I'm looking at this from the perspective of ferretting out where the biggest room for improvement is. Publications aren't a requirement by any means, but top schools will sometimes see applicants with as many as a dozen conference presentations and 5 or more papers published. Their profiles are all over this site. Doing research and an REU is great. But you've mentioned MIT and Stanford, among other top-10 schools, so you want to be seen as exceptional, which means that your research should be significant enough to hold up to peer review (pubs) and presented well enough to stand out among your competition (this means posters are good, poster awards are great, and oral conference presentations are even better). So yes, by default, your research is your weak spot compared to your GPA (and we can't compare it to your GRE yet), but that does not mean that it is weak compared to the average applicant.
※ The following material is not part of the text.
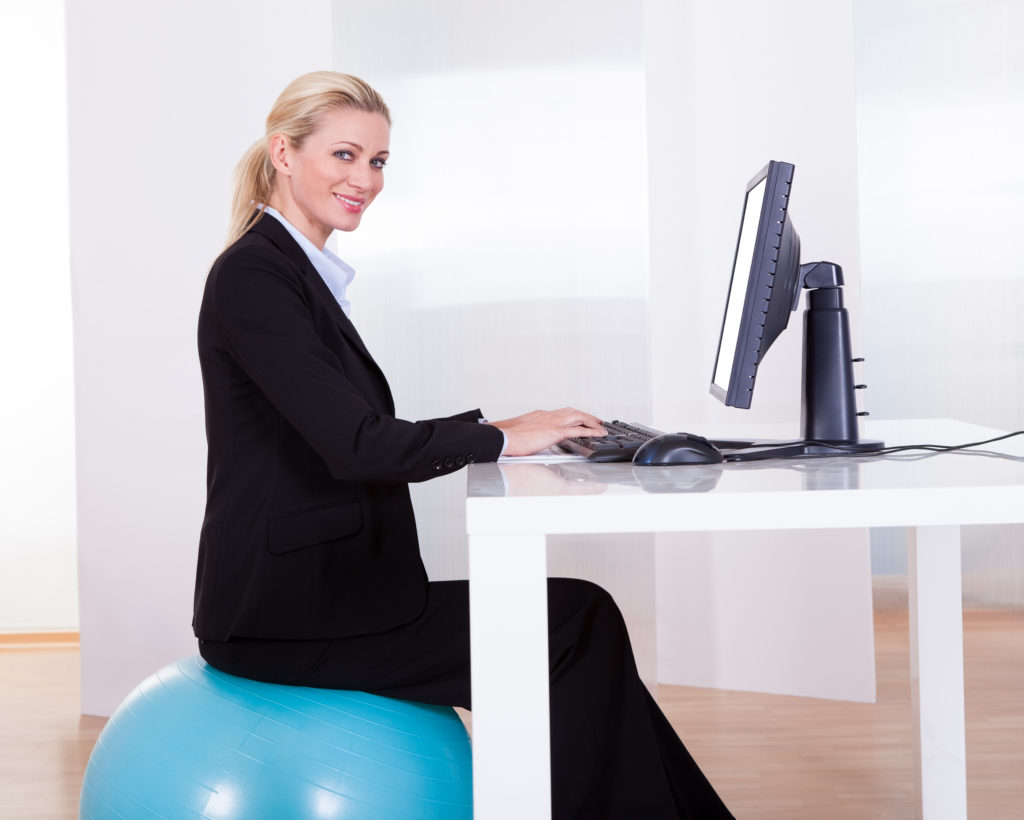 desk exercise ball computer ergonomics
An EE/physics student will typically have little if any required biology coursework, and little to nothing in physical and organic chemistry. So often when students in those majors with to pursue something like systems biology, with its heavy biology, CS, and chemistry components, they will take foundational courses in those subjects to earn a minor, and it makes sense to take an advanced elective in something like molecular biology or genomics, upon which SysBio relies heavily. Ultimately the courses are what matters, not the minor itself. You didn't mention those courses before, so I am glad that you did/do plan to take Ochem and molecular. (Also consider cell biology and biochemistry, which are pretty ubiquitous disciplines in the bio research world.) But if you'd had no significant background in bio or chem, many professors would want some other evidence to demonstrate your command of those subjects. Perhaps your research displays analyses that required an intimate knowledge of those areas, but that needs to be carefully articulated in the SOP, since the professors reading your application cannot currently look up your manuscripts on PubMed. I am less familiar with synthetic biology, but I imagine that cell/molecular bio coursework would go a long way there as well.

Do as much as you can with the time that you have. When it's all said and done, I think you should be able to gain admission to some of the institutions you've listed. I'll be rooting for you!